== Segment start ==
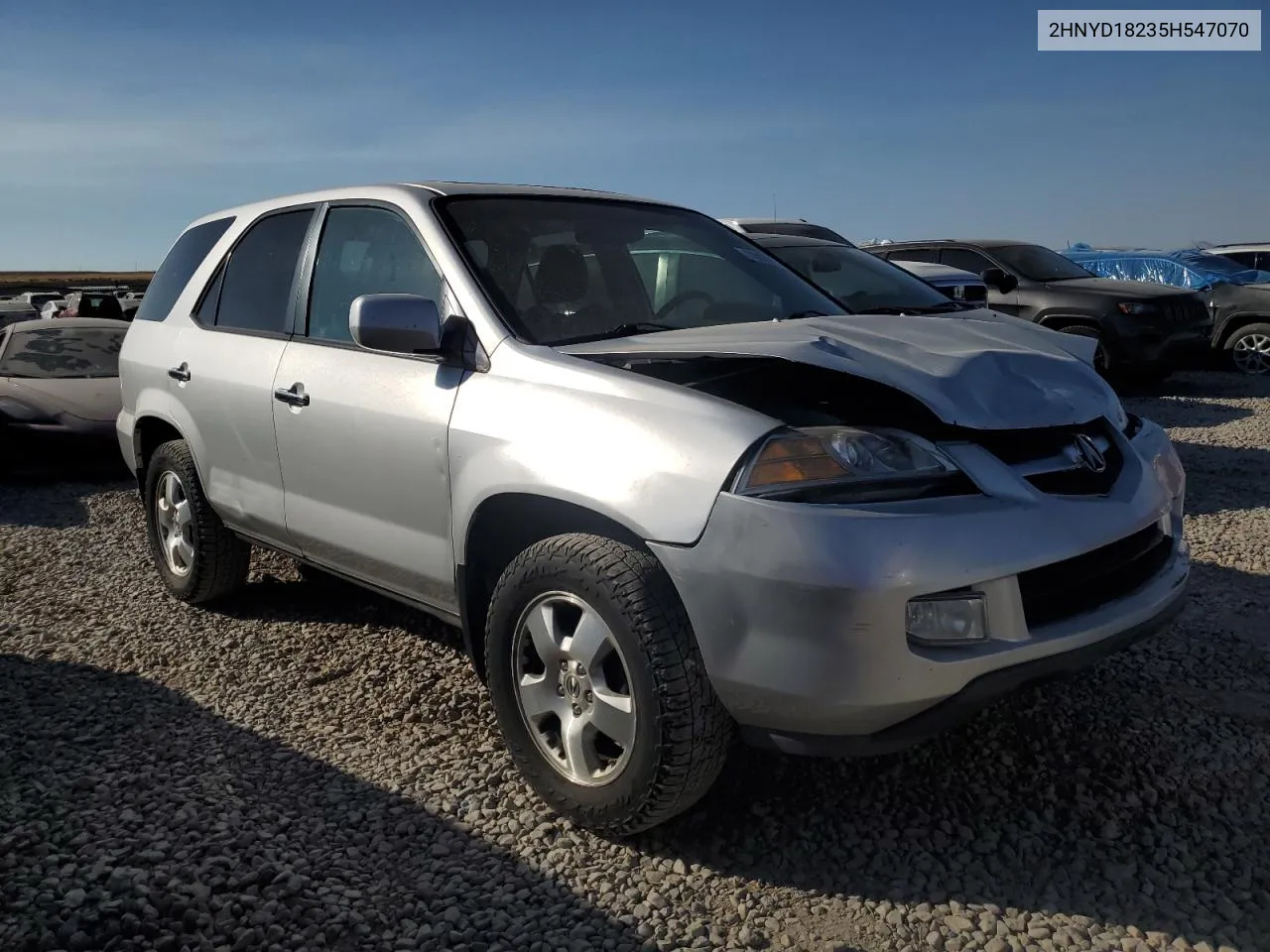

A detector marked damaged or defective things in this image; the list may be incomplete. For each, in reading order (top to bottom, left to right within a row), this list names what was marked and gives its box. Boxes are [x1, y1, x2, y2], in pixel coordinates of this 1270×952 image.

crumpled hood [1048, 276, 1199, 298]
crumpled hood [3, 373, 123, 418]
crumpled hood [560, 313, 1119, 432]
damaged hood [560, 313, 1119, 432]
== Segment end ==
# TASK DETAILS
Please return the records above exactly as written, dropping every picture.

# RESULT FOR THIS TASK
A detector marked damaged or defective things in this image; the list may be incomplete. For each, in reading order (top to bottom, left to right within a row), this list names what was marked and gives its box. Boxes are [x1, y1, x2, y2], in pixel coordinates of this 1270×952 image.

crumpled hood [1048, 276, 1199, 298]
crumpled hood [3, 373, 123, 418]
crumpled hood [560, 313, 1119, 432]
damaged hood [560, 313, 1119, 432]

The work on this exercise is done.